• Task objective: Arrange every line of the following records as a numbered list, leaving out the blank lines and the pictures.
### Excerpted records
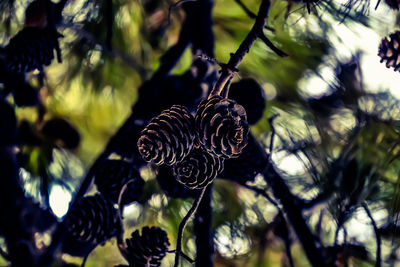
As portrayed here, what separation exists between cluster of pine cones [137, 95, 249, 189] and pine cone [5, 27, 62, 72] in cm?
17

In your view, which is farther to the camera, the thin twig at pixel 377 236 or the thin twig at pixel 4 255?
the thin twig at pixel 4 255

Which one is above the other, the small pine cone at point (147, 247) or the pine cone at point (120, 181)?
the pine cone at point (120, 181)

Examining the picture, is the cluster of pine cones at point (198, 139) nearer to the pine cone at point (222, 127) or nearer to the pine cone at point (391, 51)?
the pine cone at point (222, 127)

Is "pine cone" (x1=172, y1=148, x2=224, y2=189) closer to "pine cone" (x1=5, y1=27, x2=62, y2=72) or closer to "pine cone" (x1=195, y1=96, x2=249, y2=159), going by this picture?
"pine cone" (x1=195, y1=96, x2=249, y2=159)

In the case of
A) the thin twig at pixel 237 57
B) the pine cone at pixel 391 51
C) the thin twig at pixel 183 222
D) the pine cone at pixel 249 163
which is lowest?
the thin twig at pixel 183 222

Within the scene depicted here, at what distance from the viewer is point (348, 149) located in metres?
0.34

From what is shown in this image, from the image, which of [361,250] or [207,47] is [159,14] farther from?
[361,250]

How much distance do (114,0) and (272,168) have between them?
0.86 feet

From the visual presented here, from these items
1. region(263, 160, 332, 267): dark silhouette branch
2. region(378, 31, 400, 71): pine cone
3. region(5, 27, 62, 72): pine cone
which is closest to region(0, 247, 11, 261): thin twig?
region(5, 27, 62, 72): pine cone

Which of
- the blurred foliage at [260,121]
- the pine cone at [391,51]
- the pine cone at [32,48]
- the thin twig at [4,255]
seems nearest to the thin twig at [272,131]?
the blurred foliage at [260,121]

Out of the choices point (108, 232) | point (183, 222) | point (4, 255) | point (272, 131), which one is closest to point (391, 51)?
point (272, 131)

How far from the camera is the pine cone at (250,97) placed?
34cm

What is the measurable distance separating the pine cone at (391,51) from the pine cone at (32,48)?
0.32 m

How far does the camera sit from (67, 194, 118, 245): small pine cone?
0.39 meters
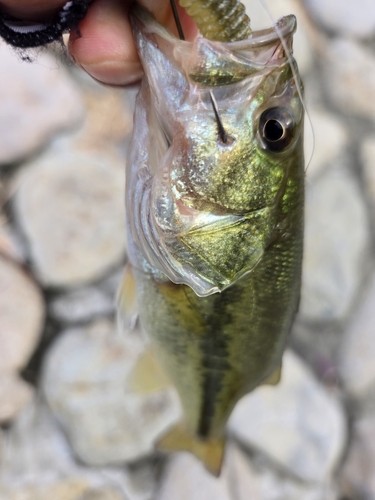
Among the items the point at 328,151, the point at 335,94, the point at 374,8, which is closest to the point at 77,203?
the point at 328,151

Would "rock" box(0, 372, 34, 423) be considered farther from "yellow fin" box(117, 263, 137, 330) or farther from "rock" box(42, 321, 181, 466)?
"yellow fin" box(117, 263, 137, 330)

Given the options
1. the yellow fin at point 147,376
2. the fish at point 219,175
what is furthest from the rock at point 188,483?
the fish at point 219,175

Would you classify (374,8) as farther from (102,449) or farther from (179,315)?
(102,449)

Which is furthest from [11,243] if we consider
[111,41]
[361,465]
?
[361,465]

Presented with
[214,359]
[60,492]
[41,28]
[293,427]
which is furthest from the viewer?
[293,427]

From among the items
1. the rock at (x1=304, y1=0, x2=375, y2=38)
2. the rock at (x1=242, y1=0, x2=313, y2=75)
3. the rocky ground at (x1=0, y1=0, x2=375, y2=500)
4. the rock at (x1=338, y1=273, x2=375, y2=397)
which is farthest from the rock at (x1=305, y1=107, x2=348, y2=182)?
the rock at (x1=338, y1=273, x2=375, y2=397)

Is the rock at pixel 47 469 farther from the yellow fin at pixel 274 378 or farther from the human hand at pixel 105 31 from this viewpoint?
the human hand at pixel 105 31

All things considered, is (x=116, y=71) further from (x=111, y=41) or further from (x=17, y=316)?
(x=17, y=316)
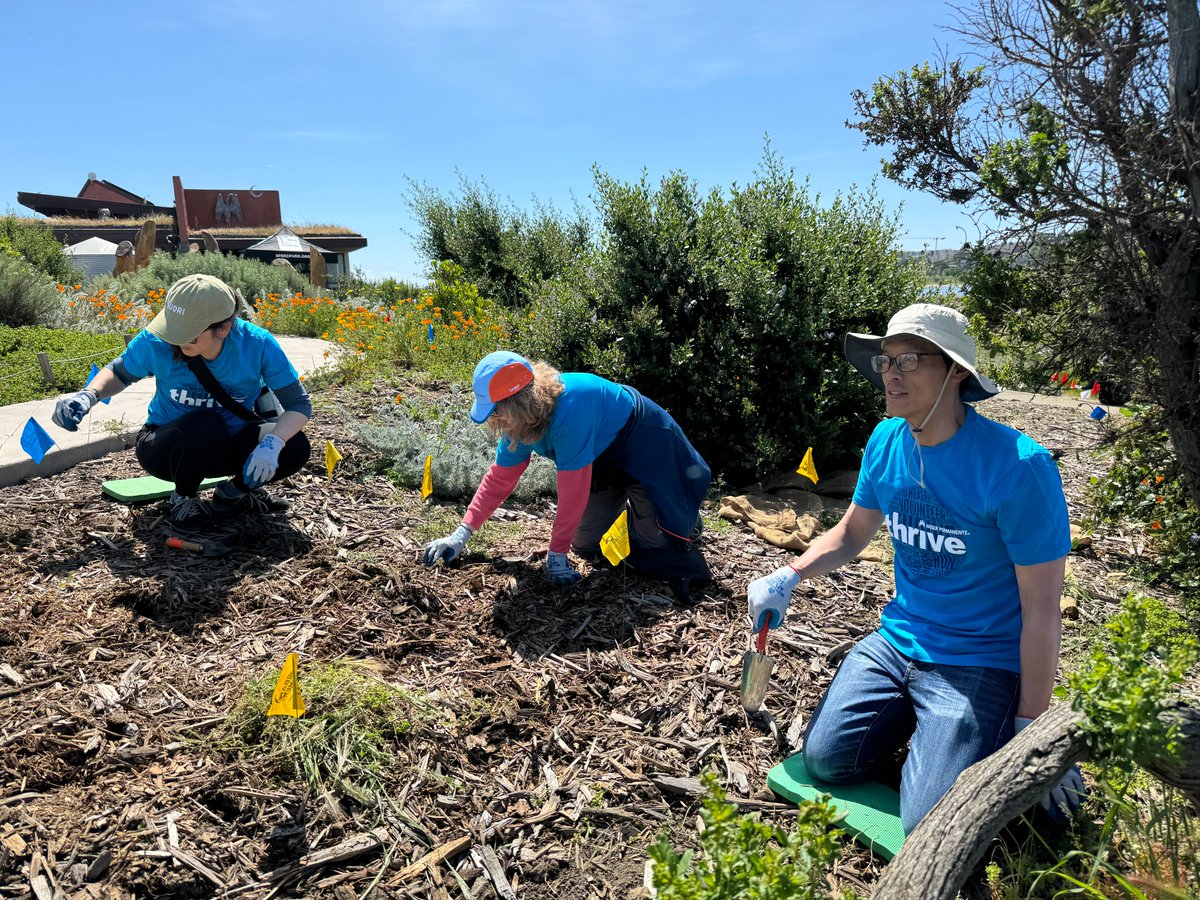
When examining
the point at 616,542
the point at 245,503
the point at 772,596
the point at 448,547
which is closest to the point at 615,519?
the point at 616,542

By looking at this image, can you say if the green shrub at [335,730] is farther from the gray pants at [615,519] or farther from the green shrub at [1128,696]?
the green shrub at [1128,696]

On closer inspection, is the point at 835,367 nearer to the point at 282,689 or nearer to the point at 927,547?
the point at 927,547

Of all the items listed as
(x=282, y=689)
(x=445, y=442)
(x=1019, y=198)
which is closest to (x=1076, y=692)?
(x=282, y=689)

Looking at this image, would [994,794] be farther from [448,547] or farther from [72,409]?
[72,409]

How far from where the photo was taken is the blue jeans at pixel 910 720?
7.03 ft

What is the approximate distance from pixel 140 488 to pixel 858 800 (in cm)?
371

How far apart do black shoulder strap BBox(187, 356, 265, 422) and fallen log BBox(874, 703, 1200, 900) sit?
11.2 ft

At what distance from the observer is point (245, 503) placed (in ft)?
13.2

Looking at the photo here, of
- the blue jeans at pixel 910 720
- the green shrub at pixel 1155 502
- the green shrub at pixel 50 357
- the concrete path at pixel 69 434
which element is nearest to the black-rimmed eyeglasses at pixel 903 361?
the blue jeans at pixel 910 720

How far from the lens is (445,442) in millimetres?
4848

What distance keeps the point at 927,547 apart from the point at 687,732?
3.18 feet

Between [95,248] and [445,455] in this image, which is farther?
[95,248]

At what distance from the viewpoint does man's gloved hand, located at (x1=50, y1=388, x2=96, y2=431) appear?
3.60 m

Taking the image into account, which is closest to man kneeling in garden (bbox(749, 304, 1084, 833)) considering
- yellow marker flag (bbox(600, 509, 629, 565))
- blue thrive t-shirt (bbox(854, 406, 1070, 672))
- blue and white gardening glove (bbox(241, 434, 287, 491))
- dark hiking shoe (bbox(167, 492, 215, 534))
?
blue thrive t-shirt (bbox(854, 406, 1070, 672))
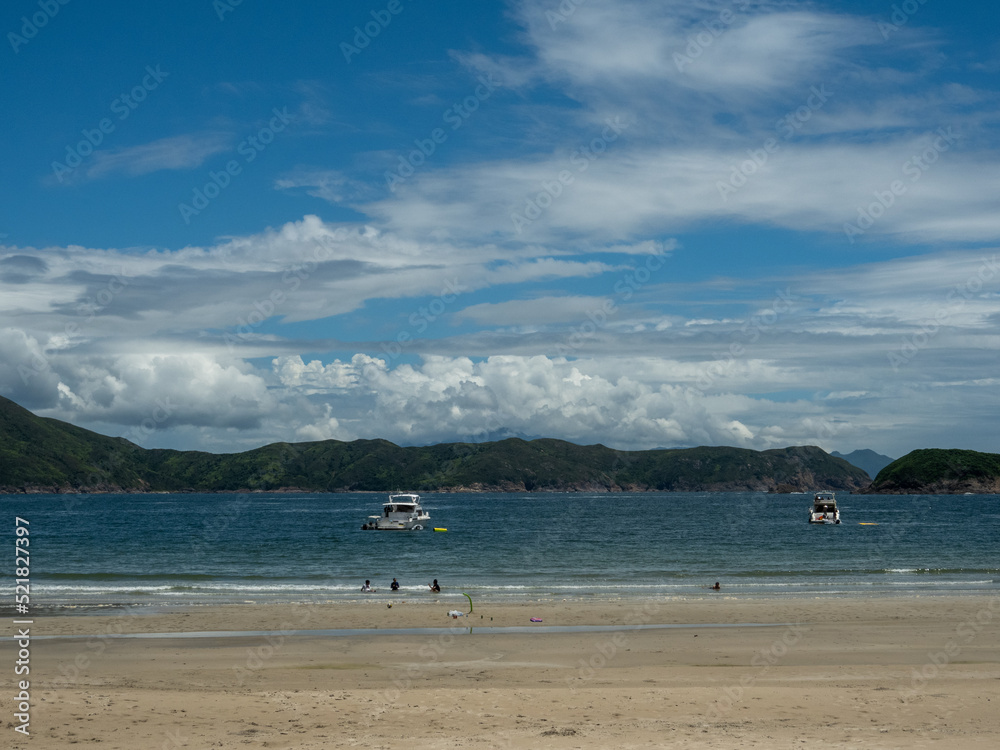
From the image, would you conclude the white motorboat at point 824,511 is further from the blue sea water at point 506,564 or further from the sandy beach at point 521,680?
the sandy beach at point 521,680

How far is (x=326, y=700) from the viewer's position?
19.6 meters

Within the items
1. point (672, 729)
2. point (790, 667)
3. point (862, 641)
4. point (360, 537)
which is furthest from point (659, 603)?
point (360, 537)

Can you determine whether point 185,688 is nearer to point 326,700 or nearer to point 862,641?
point 326,700

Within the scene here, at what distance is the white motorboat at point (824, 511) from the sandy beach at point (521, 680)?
99197 millimetres

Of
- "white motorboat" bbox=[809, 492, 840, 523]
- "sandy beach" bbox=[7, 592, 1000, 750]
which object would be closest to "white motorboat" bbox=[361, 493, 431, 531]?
"white motorboat" bbox=[809, 492, 840, 523]

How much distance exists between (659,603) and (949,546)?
184ft

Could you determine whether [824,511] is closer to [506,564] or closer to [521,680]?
[506,564]

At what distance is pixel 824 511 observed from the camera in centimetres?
13200

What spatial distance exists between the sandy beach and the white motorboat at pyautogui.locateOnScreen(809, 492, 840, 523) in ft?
325

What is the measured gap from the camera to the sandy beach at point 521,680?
1677cm

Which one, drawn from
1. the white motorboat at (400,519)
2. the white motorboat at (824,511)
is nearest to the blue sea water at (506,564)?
the white motorboat at (400,519)

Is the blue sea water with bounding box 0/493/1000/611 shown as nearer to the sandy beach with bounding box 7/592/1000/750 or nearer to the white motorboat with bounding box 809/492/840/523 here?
the sandy beach with bounding box 7/592/1000/750

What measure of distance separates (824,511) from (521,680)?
400 feet

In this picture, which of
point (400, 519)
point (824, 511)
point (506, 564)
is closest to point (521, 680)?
point (506, 564)
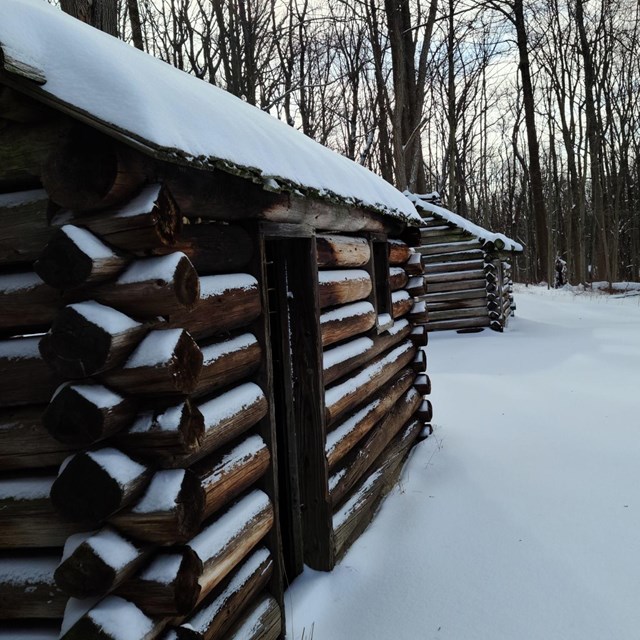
######
• Reply to the exercise:
1. As portrayed here, what separation exists between cluster of pine cones [137, 95, 249, 189] and pine cone [5, 27, 62, 72] in cm?
2. 17
3. In your view, which is farther to the camera, the thin twig at pixel 377 236 or the thin twig at pixel 4 255?
4. the thin twig at pixel 4 255
5. Which one is above the other, the small pine cone at point (147, 247) or the pine cone at point (120, 181)?
6. the pine cone at point (120, 181)
7. Examining the picture, is the cluster of pine cones at point (198, 139) nearer to the pine cone at point (222, 127) or nearer to the pine cone at point (391, 51)?
8. the pine cone at point (222, 127)
9. Is "pine cone" (x1=172, y1=148, x2=224, y2=189) closer to "pine cone" (x1=5, y1=27, x2=62, y2=72) or closer to "pine cone" (x1=195, y1=96, x2=249, y2=159), going by this picture?
10. "pine cone" (x1=195, y1=96, x2=249, y2=159)
11. In the case of
12. A) the thin twig at pixel 237 57
13. B) the pine cone at pixel 391 51
14. C) the thin twig at pixel 183 222
15. D) the pine cone at pixel 249 163
16. which is lowest?
17. the thin twig at pixel 183 222
18. Within the scene depicted here, at what distance from the viewer is point (348, 149) located in metres?
19. 0.34
20. From what is shown in this image, from the image, which of [361,250] or [207,47] is [159,14] farther from?
21. [361,250]
22. How much distance do (114,0) and (272,168) have between them?
23. 0.86 feet
24. From the visual presented here, from these items
25. 1. region(263, 160, 332, 267): dark silhouette branch
26. 2. region(378, 31, 400, 71): pine cone
27. 3. region(5, 27, 62, 72): pine cone
28. which is closest to region(0, 247, 11, 261): thin twig?
29. region(5, 27, 62, 72): pine cone
30. Which of
31. - the blurred foliage at [260,121]
32. - the pine cone at [391,51]
33. - the pine cone at [32,48]
34. - the thin twig at [4,255]
35. seems nearest to the thin twig at [272,131]?
36. the blurred foliage at [260,121]
37. Out of the choices point (108, 232) | point (183, 222) | point (4, 255) | point (272, 131), which one is closest to point (391, 51)?
38. point (272, 131)
39. How far from the camera is the pine cone at (250,97) placed?
40. 34cm
41. What is the measurable distance separating the pine cone at (391,51) from the pine cone at (32,48)?
42. 0.32 m
43. How far does the camera sit from (67, 194, 118, 245): small pine cone?
44. 0.39 meters
45. Among the items the point at 328,151, the point at 335,94, the point at 374,8, which is closest to the point at 77,203?
46. the point at 328,151
47. Would "rock" box(0, 372, 34, 423) be considered farther from "yellow fin" box(117, 263, 137, 330) or farther from "rock" box(42, 321, 181, 466)?
48. "yellow fin" box(117, 263, 137, 330)
49. Given the options
50. 1. the yellow fin at point 147,376
51. 2. the fish at point 219,175
52. what is furthest from the rock at point 188,483?
53. the fish at point 219,175
54. Would you classify (374,8) as farther from (102,449) or farther from (179,315)?
55. (102,449)
56. Which is furthest from [11,243] if we consider
57. [111,41]
58. [361,465]
59. ?
60. [361,465]
61. Presented with
62. [214,359]
63. [60,492]
64. [41,28]
65. [293,427]
66. which is furthest from the viewer?
67. [293,427]
68. From among the items
69. 1. the rock at (x1=304, y1=0, x2=375, y2=38)
70. 2. the rock at (x1=242, y1=0, x2=313, y2=75)
71. 3. the rocky ground at (x1=0, y1=0, x2=375, y2=500)
72. 4. the rock at (x1=338, y1=273, x2=375, y2=397)
73. which is farthest from the rock at (x1=305, y1=107, x2=348, y2=182)?
74. the rock at (x1=338, y1=273, x2=375, y2=397)
75. Is the rock at pixel 47 469 farther from the yellow fin at pixel 274 378 or farther from the human hand at pixel 105 31 from this viewpoint?
76. the human hand at pixel 105 31
77. All things considered, is (x=116, y=71) further from (x=111, y=41) or further from (x=17, y=316)?
78. (x=17, y=316)
79. When examining
80. the point at 616,542
81. the point at 245,503
82. the point at 772,596
83. the point at 448,547
84. which is closest to the point at 615,519?
85. the point at 616,542
86. By looking at this image, can you say if the green shrub at [335,730] is farther from the gray pants at [615,519] or farther from the green shrub at [1128,696]?
87. the green shrub at [1128,696]
88. On closer inspection, is the point at 835,367 nearer to the point at 282,689 or nearer to the point at 927,547?
89. the point at 927,547
90. Of all the items listed as
91. (x=282, y=689)
92. (x=445, y=442)
93. (x=1019, y=198)
94. which is closest to (x=1076, y=692)?
95. (x=282, y=689)
96. Looking at this image, would [994,794] be farther from [448,547] or farther from [72,409]?
97. [72,409]
98. How far from where the photo was taken is the blue jeans at pixel 910 720?
99. 7.03 ft
100. What is the approximate distance from pixel 140 488 to pixel 858 800 (in cm)?
101. 371
102. How far apart do black shoulder strap BBox(187, 356, 265, 422) and fallen log BBox(874, 703, 1200, 900) sit?
103. 11.2 ft
104. At what distance from the observer is point (245, 503) placed (in ft)?
105. 13.2
106. Looking at the photo here, of
107. - the blue jeans at pixel 910 720
108. - the green shrub at pixel 1155 502
109. - the green shrub at pixel 50 357
110. - the concrete path at pixel 69 434
111. which element is nearest to the black-rimmed eyeglasses at pixel 903 361?
112. the blue jeans at pixel 910 720
113. How far from the lens is (445,442) in millimetres?
114. 4848
115. What distance keeps the point at 927,547 apart from the point at 687,732?
116. 3.18 feet
117. Between [95,248] and [445,455] in this image, which is farther?
118. [95,248]
119. At what distance from the viewpoint does man's gloved hand, located at (x1=50, y1=388, x2=96, y2=431) appear?
120. 3.60 m
121. Taking the image into account, which is closest to man kneeling in garden (bbox(749, 304, 1084, 833)) considering
122. - yellow marker flag (bbox(600, 509, 629, 565))
123. - blue thrive t-shirt (bbox(854, 406, 1070, 672))
124. - blue and white gardening glove (bbox(241, 434, 287, 491))
125. - dark hiking shoe (bbox(167, 492, 215, 534))
126. ?
127. blue thrive t-shirt (bbox(854, 406, 1070, 672))
128. From the image, would you conclude the white motorboat at point 824,511 is further from the blue sea water at point 506,564 or further from the sandy beach at point 521,680?
129. the sandy beach at point 521,680
130. How far is (x=326, y=700) from the viewer's position?
131. 19.6 meters
132. Within the items
133. 1. point (672, 729)
134. 2. point (790, 667)
135. 3. point (862, 641)
136. 4. point (360, 537)
137. which is furthest from point (659, 603)?
138. point (360, 537)
139. Can you determine whether point 185,688 is nearer to point 326,700 or nearer to point 862,641?
140. point 326,700
141. Within the scene here, at what distance is the white motorboat at point (824, 511) from the sandy beach at point (521, 680)?
142. 99197 millimetres
143. Of
144. - "white motorboat" bbox=[809, 492, 840, 523]
145. - "sandy beach" bbox=[7, 592, 1000, 750]
146. which object would be closest to "white motorboat" bbox=[361, 493, 431, 531]?
147. "white motorboat" bbox=[809, 492, 840, 523]
148. How much distance exists between (659,603) and (949,546)?
149. 184ft
150. Could you determine whether [824,511] is closer to [506,564] or closer to [521,680]?
151. [506,564]
152. At what distance is pixel 824 511 observed from the camera in centimetres?
153. 13200
154. What spatial distance exists between the sandy beach and the white motorboat at pyautogui.locateOnScreen(809, 492, 840, 523) in ft?
155. 325
156. What is the measured gap from the camera to the sandy beach at point 521,680?
157. 1677cm
158. Which one, drawn from
159. 1. the white motorboat at (400,519)
160. 2. the white motorboat at (824,511)
161. is nearest to the blue sea water at (506,564)?
162. the white motorboat at (400,519)
163. Is the blue sea water with bounding box 0/493/1000/611 shown as nearer to the sandy beach with bounding box 7/592/1000/750 or nearer to the white motorboat with bounding box 809/492/840/523 here?
164. the sandy beach with bounding box 7/592/1000/750
165. What measure of distance separates (824,511) from (521,680)?
166. 400 feet
167. In this picture, which of
168. point (400, 519)
169. point (824, 511)
170. point (506, 564)
171. is closest to point (521, 680)?
172. point (506, 564)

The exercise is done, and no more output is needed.